▶ _Selected text_
Occasionally, an everyday object with no special significance starts to loom large and meaningful in a different culture, in a faraway part of the world – as if in some parallel universe. Consider plastic sandals – a kind you pick up in 99c stores all around America. This unlikely object stands as a monument on a city square in Asmara, the capital of Eritrea. The small East-African country split from Ethiopia after the long civil war in 1993, yet the struggle for independence continued well into the late 90s.
“It’s what all our fighters wore,” the New York Times quoted Eritrea’s ambassador to the US, who had a pair of sandals himself. “ We didn’t have uniforms. That was our uniform, and it became a symbol of our independence.” Machines for making sandals (“shida”) were set up near the front. Whenever a strap of a shida broke, it could be quickly fixed with a small flame by melting it back together.
This Oldenburg-like monument reminds us about relativity of values we attach to objects of our daily use. Is there a giant toothpaste memorial out there, somewhere?
Wearing Hemingway’s Cap
J. Peterman Catalogue looks different from the bundle of similar offerings that arrive weekly in the mail. It is white; instead of assertive photos of male and female models, there are delicate watercolor renderings of clothes and merchandise. None of it appears too distinctive or special, until you start to look and read closer.
A shirt on sale is a copy of one worn by Thomas Jefferson, a striped t-shirt was spotted on Picasso in St. Tropez, and a long-billed cap once belonged to Hemingway. “He probably bought his in a gas station on
the road to Ketchum, next to the cash register, among the beef jerky wrapped in cellophane,” – intones the catalogue.
How does it feel to wear a copy of Hemingway’s cap? Do you feel empowered? amused? – or does it make a cute conversation topic? (I am tempted to order one and try it out.)
These references to cultural history clearly endow J. Peterman merchandise with a certain aura. In a highly saturated fashion market, these humble, not-inexpensive caps and shirts are able to stand their own ground. Fashion industry is always the first to tap into consumers’ hidden cultural desires. I could see product and furniture design following suit. Could offerings like John Lennon’s bed be far behind?
World's First Mass Product
In the exhibition of Japanese photographer Hiroshi Sugimoto, his images were interspersed amongst a peculiar selection of Japanese antiques. I was immediately attracted to the beautiful wooden miniature pagoda in the museum vitrine.
After civil disturbances in the 8th Century Japan, a new empress commissioned the production of these miniature pagodas for the repose of the souls of the war dead. ”Over a period of six years,” – writes Sugimoto, – “one million miniature pagodas were made and distributed to ten major temples (each receiving 100 thousand). Of the complete set, 45 thousand are estimated to survive to the present; the other 955 thousand were burned, discarded, or destroyed, disappearing in the intervening 1200 years of history”.

▶ _Entries provided_
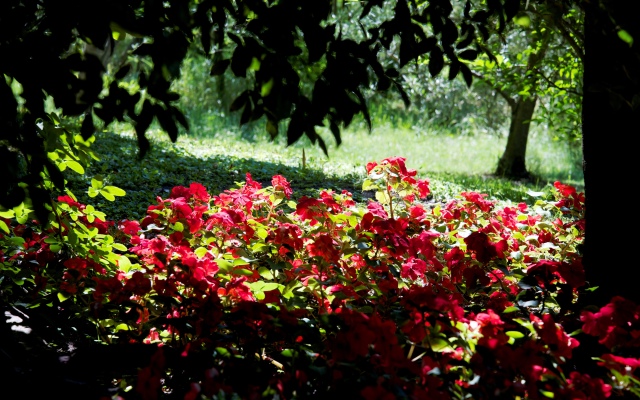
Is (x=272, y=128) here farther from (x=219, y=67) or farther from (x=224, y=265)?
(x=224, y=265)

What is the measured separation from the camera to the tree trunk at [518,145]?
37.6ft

---

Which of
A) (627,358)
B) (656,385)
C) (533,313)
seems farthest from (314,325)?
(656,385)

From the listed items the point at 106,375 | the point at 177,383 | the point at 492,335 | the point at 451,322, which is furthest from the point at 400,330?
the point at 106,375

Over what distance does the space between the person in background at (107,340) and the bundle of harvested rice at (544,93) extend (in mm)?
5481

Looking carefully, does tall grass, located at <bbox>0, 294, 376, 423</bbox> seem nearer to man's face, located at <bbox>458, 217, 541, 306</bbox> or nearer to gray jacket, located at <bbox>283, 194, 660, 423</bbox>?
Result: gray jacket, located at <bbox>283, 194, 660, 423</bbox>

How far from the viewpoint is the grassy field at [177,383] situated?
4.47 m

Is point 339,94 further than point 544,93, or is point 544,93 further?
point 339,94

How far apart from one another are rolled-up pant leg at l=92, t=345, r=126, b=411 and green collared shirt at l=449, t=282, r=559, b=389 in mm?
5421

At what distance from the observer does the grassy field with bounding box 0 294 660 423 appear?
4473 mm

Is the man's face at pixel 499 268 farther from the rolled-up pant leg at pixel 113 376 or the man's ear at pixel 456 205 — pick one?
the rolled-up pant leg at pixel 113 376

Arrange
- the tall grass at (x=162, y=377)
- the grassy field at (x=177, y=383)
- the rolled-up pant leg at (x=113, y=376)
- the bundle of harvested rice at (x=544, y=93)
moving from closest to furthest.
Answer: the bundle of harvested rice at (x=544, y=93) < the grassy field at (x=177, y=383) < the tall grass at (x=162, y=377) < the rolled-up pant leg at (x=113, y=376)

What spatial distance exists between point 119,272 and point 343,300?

---

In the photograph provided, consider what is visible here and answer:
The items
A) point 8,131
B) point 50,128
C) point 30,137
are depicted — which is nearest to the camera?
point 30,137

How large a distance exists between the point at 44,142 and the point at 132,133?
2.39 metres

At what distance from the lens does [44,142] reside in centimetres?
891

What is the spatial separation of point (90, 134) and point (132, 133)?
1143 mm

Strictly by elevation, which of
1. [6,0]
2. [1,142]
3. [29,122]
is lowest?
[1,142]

▶ _List of tasks_
**A)** In the text about everyday objects, why did plastic sandals become a symbol of Eritrea's independence?
**B)** Answer these questions from the text about everyday objects.
(i) In what year did Eritrea split from Ethiopia?
(ii) Where was Picasso spotted in the striped t-shirt?
(iii) How many miniature pagodas did each of the ten major temples receive?
The entries play no role here.

▶ _List of answers_
**A)** Eritrea's ambassador to the US explained that all the fighters wore them because they had no uniforms. The sandals served as their uniform, so they came to stand for independence.

**B)**
(i) 1993
(ii) St. Tropez
(iii) 100 thousand